◆ Фрагмент текста ◆
Взрослый человек – для науки существо таинственное. Что с ним происходит, известно довольно смутно. Вернее, «поперек» по одной функции или по многим сразу еще что‑ то известно. «Поперек» – это берется группа взрослых и обследуется на интересующую экспериментатора тему. «Поперек» – это моментальная фотография психофизиологического самочувствия; да, сейчас это так. Но почему это так, от чего это зависит, изменится ли эта картина, если изменится что‑ то еще, никого не волнует: исследуется не человек – функция – объем памяти, или константность восприятия, температурный режим, или биохимия, или весь человек в одну секунду долгой жизни. Если это главная секунда жизни – она расскажет о многом. Но как ее подловить, «главную» секунду?

Для исполнения своего замысла Ананьеву нужен был «длинник» – длительный эксперимент, нужны были постоянные испытуемые, за которыми можно было бы следить год за годом: как год от году меняется взрослый человек. И нужна была ситуация, в которой было бы нечто от «главной» секунды, нечто такое, что выбивает человека из привычного течения жизни. Тогда можно было бы попытаться измерить цену, которую платит организм за ту или иную деятельность: ухватить противостояние информационности и энергетики.

И наконец, нужно было выбрать деятельность, результаты которой поддавались бы сопоставлению с результатами экспериментов: сама деятельность должна была бы в силу своего характера как‑ то меряться.

Ананьев выбрал. Испытуемые – студенты факультета, все пять лет учебы их в университете. Деятельность – интеллектуальная, процесс познания. А ситуация – экзамен. А сравнение – итоги экзамена, отметки, и результаты экспериментов.

 

 

 

Все это началось несколько лет назад: методики, их апробация, тесты, методы обработки результатов.

После первого года экспериментов, когда кончились экзамены на первом, нынешнем четвертом, курсе, вся лаборатория во главе с Борисом Герасимовичем заседала три дня – с утра до вечера. Шло лето 1967 года. Заседания эти стенографировались.

◆ Исходные данные ◆
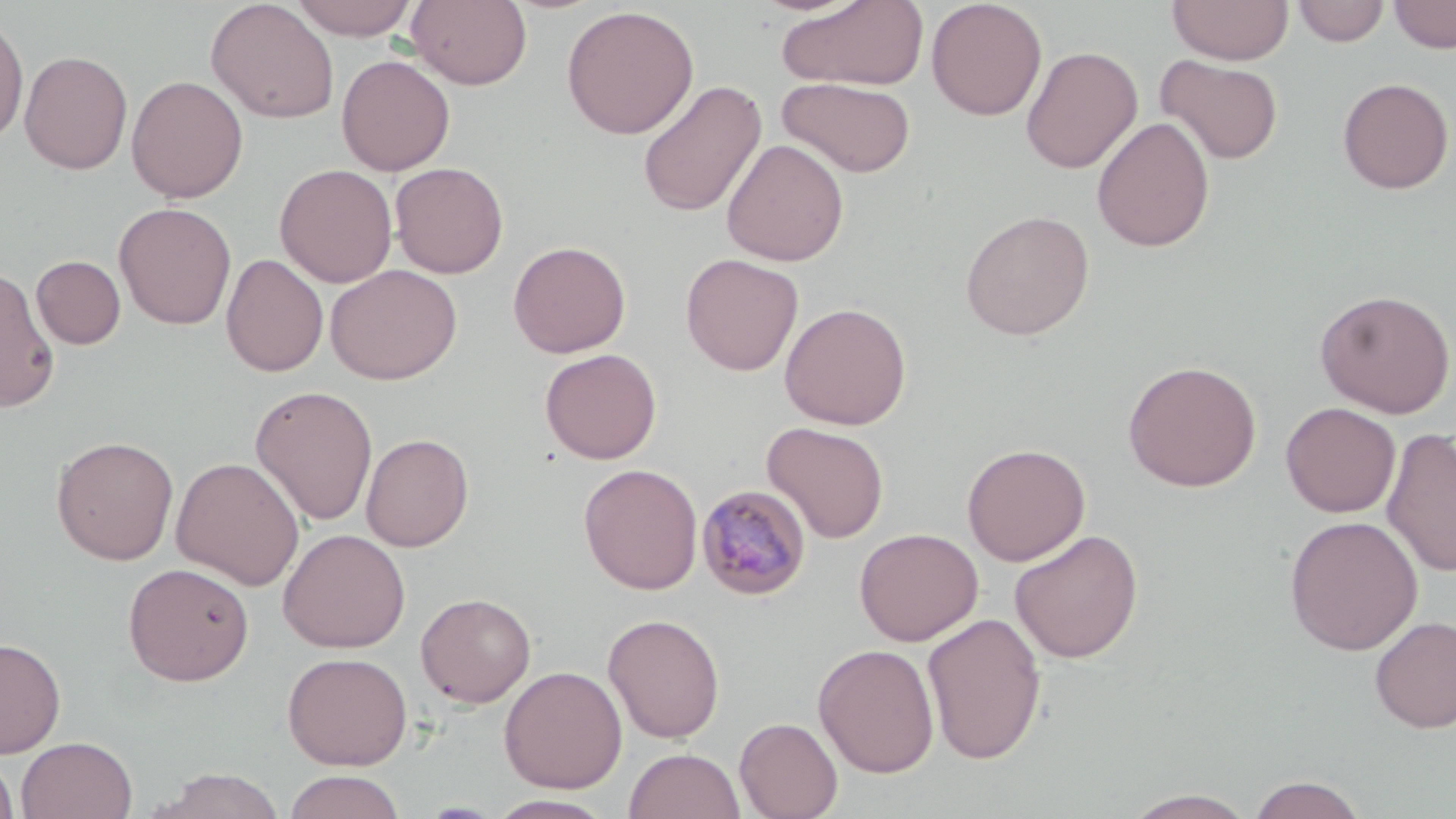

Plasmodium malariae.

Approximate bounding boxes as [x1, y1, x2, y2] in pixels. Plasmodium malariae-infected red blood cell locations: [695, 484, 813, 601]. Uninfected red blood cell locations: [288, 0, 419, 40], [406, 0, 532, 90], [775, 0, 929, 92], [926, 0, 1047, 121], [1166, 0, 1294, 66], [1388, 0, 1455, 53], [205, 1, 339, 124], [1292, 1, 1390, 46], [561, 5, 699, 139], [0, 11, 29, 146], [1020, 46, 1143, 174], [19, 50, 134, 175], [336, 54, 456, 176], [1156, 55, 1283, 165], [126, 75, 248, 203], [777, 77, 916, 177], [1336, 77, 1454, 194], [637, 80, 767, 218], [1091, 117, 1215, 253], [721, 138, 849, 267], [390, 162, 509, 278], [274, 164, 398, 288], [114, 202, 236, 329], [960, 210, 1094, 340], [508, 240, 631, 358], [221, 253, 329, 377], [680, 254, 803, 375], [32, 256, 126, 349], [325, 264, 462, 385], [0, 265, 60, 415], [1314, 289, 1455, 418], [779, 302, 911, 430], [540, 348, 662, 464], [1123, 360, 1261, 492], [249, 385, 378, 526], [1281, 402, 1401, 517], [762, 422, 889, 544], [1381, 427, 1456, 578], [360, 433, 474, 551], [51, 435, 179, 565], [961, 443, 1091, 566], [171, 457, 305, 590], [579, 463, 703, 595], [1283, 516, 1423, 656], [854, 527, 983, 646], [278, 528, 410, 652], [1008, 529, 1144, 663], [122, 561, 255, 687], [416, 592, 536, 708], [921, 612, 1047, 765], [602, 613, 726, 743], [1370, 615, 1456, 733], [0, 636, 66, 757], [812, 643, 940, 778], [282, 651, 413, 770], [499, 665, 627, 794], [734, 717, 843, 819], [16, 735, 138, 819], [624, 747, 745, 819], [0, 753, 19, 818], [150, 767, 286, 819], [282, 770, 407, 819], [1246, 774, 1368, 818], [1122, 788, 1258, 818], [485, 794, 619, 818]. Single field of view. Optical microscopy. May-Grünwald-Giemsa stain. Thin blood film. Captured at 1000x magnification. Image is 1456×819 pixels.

◆ Задача ◆
Из фрагмента текста о наблюдениях Ананьева за взрослыми перепишите слово в слово отрывок от «Все это началось» до «Заседания эти стенографировались.».

◆ Итоговый ответ ◆
Все это началось несколько лет назад: методики, их апробация, тесты, методы обработки результатов.

После первого года экспериментов, когда кончились экзамены на первом, нынешнем четвертом, курсе, вся лаборатория во главе с Борисом Герасимовичем заседала три дня – с утра до вечера. Шло лето 1967 года. Заседания эти стенографировались.